The Tax Court allowed the taxpayers to treat as a part of the breeding herd all animals held by the taxpayers until the age when their ability to produce calves was proven; even though the animals might have been sold the very next day and although petitioners had never intended to include them in their producing herd. In so doing we think that the court gave these petitioners even more than was required by the facts shown.


We have examined the case of Albright v. United States, 8 Cir., 173 F.2d 339, 341, which petitioners cite to sustain their contentions, but we find nothing in the opinion that is helpful to petitioners. The opinion in this case recites these facts.
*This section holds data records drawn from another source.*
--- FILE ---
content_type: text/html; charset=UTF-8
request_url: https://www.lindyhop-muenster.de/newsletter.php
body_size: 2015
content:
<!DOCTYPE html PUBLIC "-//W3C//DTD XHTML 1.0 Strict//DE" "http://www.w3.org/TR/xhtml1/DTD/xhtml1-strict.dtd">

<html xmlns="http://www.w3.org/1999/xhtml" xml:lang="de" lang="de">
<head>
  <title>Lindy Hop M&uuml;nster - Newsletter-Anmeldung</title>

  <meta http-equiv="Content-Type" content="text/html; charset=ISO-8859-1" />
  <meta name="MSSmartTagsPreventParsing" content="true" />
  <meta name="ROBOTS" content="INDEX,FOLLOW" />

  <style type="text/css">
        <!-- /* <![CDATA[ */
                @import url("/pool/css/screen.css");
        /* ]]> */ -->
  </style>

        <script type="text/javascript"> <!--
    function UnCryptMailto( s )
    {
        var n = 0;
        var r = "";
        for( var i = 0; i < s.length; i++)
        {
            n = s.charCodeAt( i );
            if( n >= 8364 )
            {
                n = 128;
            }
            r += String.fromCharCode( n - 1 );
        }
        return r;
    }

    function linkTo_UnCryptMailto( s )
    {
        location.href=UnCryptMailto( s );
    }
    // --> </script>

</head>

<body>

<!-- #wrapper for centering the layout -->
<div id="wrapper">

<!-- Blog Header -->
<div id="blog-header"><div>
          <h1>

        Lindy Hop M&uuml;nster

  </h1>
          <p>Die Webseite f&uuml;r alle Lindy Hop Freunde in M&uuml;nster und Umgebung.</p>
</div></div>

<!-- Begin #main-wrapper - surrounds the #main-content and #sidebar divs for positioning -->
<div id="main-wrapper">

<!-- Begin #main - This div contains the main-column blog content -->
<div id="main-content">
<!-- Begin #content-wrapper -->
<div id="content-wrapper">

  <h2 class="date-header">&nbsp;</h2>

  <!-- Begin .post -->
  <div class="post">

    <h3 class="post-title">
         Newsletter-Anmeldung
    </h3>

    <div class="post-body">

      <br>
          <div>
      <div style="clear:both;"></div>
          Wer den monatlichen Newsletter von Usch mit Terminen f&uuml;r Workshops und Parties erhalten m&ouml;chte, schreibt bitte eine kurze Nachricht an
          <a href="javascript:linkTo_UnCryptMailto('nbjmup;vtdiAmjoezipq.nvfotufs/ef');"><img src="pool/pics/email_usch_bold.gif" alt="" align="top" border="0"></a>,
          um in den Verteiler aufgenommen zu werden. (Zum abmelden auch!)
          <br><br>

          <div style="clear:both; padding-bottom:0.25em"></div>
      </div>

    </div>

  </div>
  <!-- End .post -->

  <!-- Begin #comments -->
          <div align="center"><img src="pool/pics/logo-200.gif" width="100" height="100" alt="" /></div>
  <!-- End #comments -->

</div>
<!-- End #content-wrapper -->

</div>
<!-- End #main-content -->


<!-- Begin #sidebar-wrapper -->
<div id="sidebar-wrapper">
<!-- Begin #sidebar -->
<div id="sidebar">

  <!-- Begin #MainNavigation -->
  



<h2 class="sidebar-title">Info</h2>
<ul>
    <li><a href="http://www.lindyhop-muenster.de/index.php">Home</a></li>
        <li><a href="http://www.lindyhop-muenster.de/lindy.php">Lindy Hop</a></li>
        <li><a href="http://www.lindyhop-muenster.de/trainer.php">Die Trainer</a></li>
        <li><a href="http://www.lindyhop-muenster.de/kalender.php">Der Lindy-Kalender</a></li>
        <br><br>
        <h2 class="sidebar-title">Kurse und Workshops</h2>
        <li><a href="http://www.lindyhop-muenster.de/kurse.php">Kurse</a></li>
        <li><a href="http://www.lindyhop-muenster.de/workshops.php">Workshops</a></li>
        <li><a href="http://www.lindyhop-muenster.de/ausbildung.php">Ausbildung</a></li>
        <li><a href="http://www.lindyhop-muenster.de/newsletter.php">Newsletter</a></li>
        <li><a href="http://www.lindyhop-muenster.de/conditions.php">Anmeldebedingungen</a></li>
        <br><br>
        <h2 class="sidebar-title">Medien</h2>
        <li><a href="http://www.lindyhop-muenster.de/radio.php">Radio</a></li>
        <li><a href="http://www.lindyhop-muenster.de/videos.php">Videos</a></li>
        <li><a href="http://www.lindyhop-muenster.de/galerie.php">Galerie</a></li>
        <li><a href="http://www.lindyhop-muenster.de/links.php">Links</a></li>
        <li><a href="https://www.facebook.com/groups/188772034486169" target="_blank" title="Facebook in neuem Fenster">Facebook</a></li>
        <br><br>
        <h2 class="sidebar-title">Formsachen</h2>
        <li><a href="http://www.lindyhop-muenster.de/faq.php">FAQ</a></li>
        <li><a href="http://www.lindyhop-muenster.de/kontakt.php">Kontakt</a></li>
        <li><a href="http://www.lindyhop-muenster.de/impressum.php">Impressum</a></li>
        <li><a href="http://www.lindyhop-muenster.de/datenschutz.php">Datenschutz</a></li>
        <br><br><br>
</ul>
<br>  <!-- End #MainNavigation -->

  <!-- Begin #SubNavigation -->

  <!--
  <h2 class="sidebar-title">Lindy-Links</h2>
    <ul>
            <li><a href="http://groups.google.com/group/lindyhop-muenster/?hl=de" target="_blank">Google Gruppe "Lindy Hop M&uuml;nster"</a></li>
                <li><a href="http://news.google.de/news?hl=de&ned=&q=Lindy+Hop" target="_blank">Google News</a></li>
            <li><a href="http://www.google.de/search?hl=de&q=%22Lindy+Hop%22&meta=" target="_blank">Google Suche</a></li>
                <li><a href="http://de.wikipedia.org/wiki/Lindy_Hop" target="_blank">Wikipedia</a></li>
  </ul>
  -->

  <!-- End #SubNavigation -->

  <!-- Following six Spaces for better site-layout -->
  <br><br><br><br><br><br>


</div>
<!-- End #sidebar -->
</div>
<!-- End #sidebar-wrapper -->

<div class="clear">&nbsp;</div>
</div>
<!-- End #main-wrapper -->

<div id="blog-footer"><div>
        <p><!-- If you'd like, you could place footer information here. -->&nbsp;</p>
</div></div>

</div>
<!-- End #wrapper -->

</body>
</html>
'In his dairy operations the taxpayer maintains a herd of 36 dairy cattle, of which an average of 18 to 20 head are producers of milk which the taxpayer sells to the local creameries. Calves which are not needed for the maintenance of the dairy herd at the desired number are sold on the market. Dairy cows which by reason of age, injury, or disease are unfit for maintenance in the dairy herd, or which because of decreased milk production are economically less desirable than available young stock, are sold and replaced by young stock raised by the farmer.'


The court held that when cows which had been used in the dairy herd but were no longer fit for such use were sold and replaced by other stock, the sale was of property used in the trade or business and the proceeds of the sale were taxable as capital gains. It is to be noted that in the Albright case the taxpayer did not claim as a capital asset any animals except those which had actually been part of his producing herd. This is a far different situation than that in the instant case, where there was no showing that any of the animals sold were part of the producing unit and where most of them were sold at an age before they could possibly have become so.